Familie

Stamvader Jelle Kingum

De oudst bekende Kingma die we uit de archieven kennen is Jelle Kingum. Hij moet omstreeks 1450 geboren zijn en woonde tot zijn overlijden rond 1538 op een sate (boerderij) genaamd Kingum. Zijn familienaam ontleent hij aan de plaats waar de sate stond: Kingum.

Pieter Jelles Kingum, de oudste zoon van stamvader Jelle, is in 1511 gebruiker van de sate. Hij pacht die van zijn vader en (waarschijnlijk) zijn oom en moet ook aan de familie Syaerda nog een bedrag betalen.

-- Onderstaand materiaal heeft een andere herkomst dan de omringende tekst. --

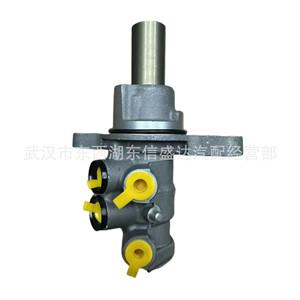 กระบอกเบรก Peugeot Citroen C4 รุ่น 4601V0 ไม่มีระบบ ESP อะไหล่ทดแทนใหม่ - Product Image 1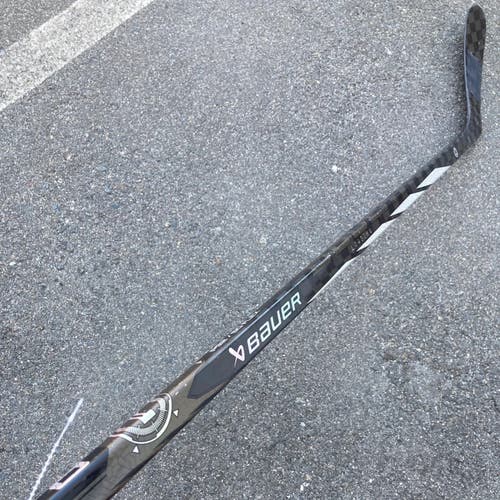 Used Junior Bauer Proto-R Hockey Stick Left Hand P92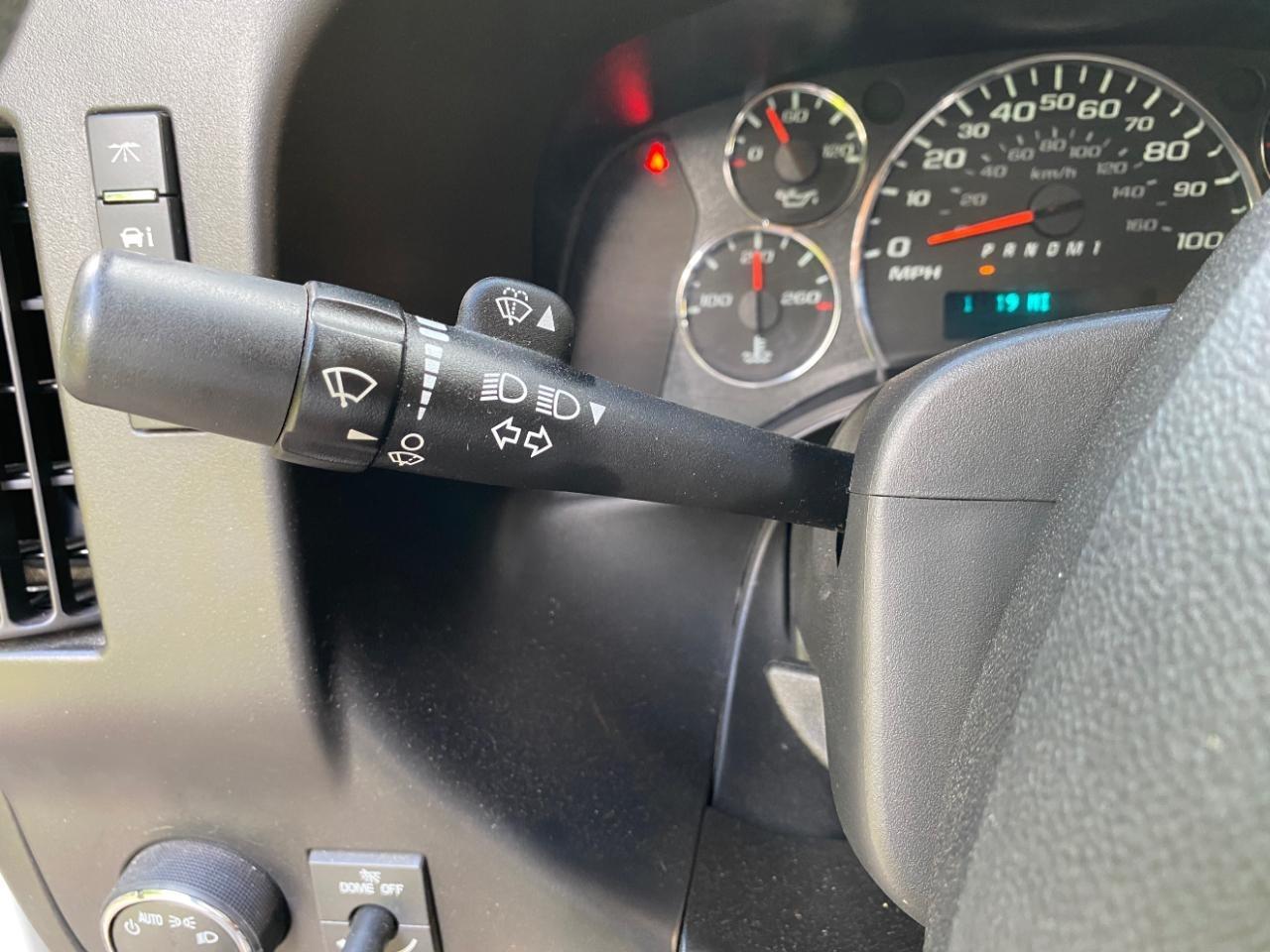 Chevrolet Express 2500 Cargo 2024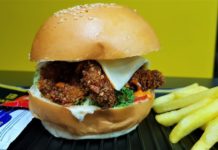 Beatbox Dubai – Burgers, Shakes, Beats & Good Vibes Beatbox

Ook is hij gevolmachtigde van Franekeradeel. Zijn oudste zoon Jelle Pieters volgt hem op als boer op de sate. Deze Jelle heeft vier zonen: Pieter Jelles, Dirk Jelles, Hendrik Jelles en Inte Jelles. Pieter Jelles woont op Kingma en overlijdt in 1610; Dirk Jelles is boer op Syaerda-state in Dronrijp; Hendrik Jelles is “tot Peyns wonende”.

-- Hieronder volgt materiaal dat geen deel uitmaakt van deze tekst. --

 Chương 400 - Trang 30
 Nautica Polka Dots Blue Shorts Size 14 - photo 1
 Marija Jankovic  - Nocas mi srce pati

De familie Syaerda had sterke banden met Kingum; in 1413 was Sicke Syaerda uit Franeker eigenaar en ‘Ruychter van Kinghum’. Kingum was een ‘rechtvoerende’ sate en Syaerda als hoofdeling een van de belangrijkste edelen van Friesland.

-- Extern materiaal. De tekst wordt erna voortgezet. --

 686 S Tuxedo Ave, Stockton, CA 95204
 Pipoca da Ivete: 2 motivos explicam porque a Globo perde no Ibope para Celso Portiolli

Wat was de relatie tussen de genoemde Kingma’s en de schatrijke adellijke familie Syaerda uit Franeker? In Zorgen voor zekerheid beschrijven Dr Hans Mol c.s. dat Friese hoofdelingen hun bastaarden (en die waren er heel wat) dikwijls heel goed in hun testament bedachten. Deze bastaard erfgenamen kwamen daarmee nogal eens terecht in het milieu van eigenerfden, de maatschappelijke elite onder de hoofdelingen. Een eigenerfde was een boer op eigen grond. De eerste Kingma’s worden telkens als eigenerfde op de sate Kingum genoemd. Zouden zij misschien ook verbasterd blauw bloed in de aderen gehad hebben?